Schreibe die weiter unten stehende Pressemitteilung zum Dritten Korb der Urheberrechtsreform im Anschluss an ihren letzten Satz fort.

- [DOKUMENTABSCHNITT]
━━━━
Sollte nicht der Dritte Korb der Urheberrechtsreform ein Wissenschaftskorb sein?

VerfasserInnen

Aktionsbündnis "Urheberrecht für Bildung und Wissenschaft"

Publikationsinformationen

Pressemitteilung 03/10
Erscheinungsdatum: 15. Juni 2010
2010
Aktionsbündnis "Urheberrecht für Bildung und Wissenschaft"
Pressemitteilung
03/10
Pressemitteilung

Abstract

Volltext:

Pressemitteilung 03/10

vom 15. Juni 2010

Sollte nicht der Dritte Korb der Urheberrechtsreform ein Wissenschaftskorb sein?

Zusammenfassung

Das Aktionsbündnis kann mit der Auftaktrede der Bundesministerin der Justiz Sabine Leutheusser-Schnarrenberger am Abend des 14. Juni 2010 in Berlin zum Urheberrecht insgesamt nicht zufrieden sein. Es wurde nicht deutlich gemacht, dass das geltende Urheberrecht den besonderen Bedürfnissen von Bildung und Wissenschaft nicht gerecht wird. Das Aktionsbündnis fordert die Politik auf, das Urheberrecht um eine spezielle Wissenschaftsschranke oder -klausel zu ergänzen, auch um Klarheit in die vielen undurchsichtigen Schrankenregelungen zu bringen und um Bildung und Wissenschaft den Spielraum zu geben, den sie im Interesse der gesamten Gesellschaft brauchen. Das Aktionsbündnis wird dafür zeitnah einen Vorschlag öffentlich einbringen. Das Aktionsbündnis setzt weiter darauf, dass gerade einer liberalen Ministerin bewusst sein sollte, dass der freie (das heißt genehmigungsfreie und auch für die direkte Nutzung weitgehend vergütungsfreie) Umgang mit (wissenschaftlichem) Wissen innovationsfördernd für die Wirtschaft ist. Mit Blick auf die bevorstehenden Anhörungen fordert das Aktionsbündnis das Justizministerium auf, zumindest noch eine weitere Anhörung explizit zum Thema Bildung und Wissenschaft vorzusehen.
━━━━
- [GEGEBENE DATEN]
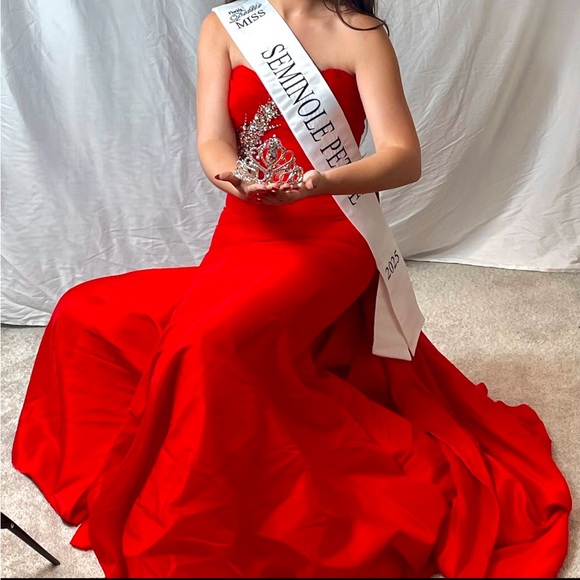 Red Tony Bowls Pageant Prom Gown - Picture 4 of 14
━━━━
- [ANTWORTTEIL]
Ausführung

Mit einer grundsätzlichen Rede der BM der Justiz Sabine Leutheusser-Schnarrenberger wurde der Dritte Korb der Urheberrechtsanpassung offiziell eröffnet [Manuskript der Rede]. Das Aktionsbündnis begrüßt, dass durchaus eine liberale Offenheit bei den Vorstellungen der Justizministerin zu erkennen ist: Sie betonte, dass die kommerziellen Verwerter (Verlage) nicht darauf hoffen können, dass das Urheberrecht ihre obsolet gewordenen Geschäftsmodelle weiter schützt. Auch den Verwertungsgesellschaften dürften kaum noch eine monopolartige Zuständigkeit für die Vergütungen zugesprochen werden, a uch wenn die Ministerin ansonsten das Kultur-Flatrate-Modell kritisiert. Französische Modelle der Internetsperren soll es in Deutschland nicht geben. Teuren Abmahnungen bei Urheberrechtsverletzungen sollen warnende Informations- und Vorbeugemodelle vorgeschaltet werden. Aber, wie zu erwarten, übte die Ministerin auch Kritik an den „digital natives“, den „Piraten“, die das Urheberrecht nicht zuletzt als „sozialschädliches Monopol“ kritisieren.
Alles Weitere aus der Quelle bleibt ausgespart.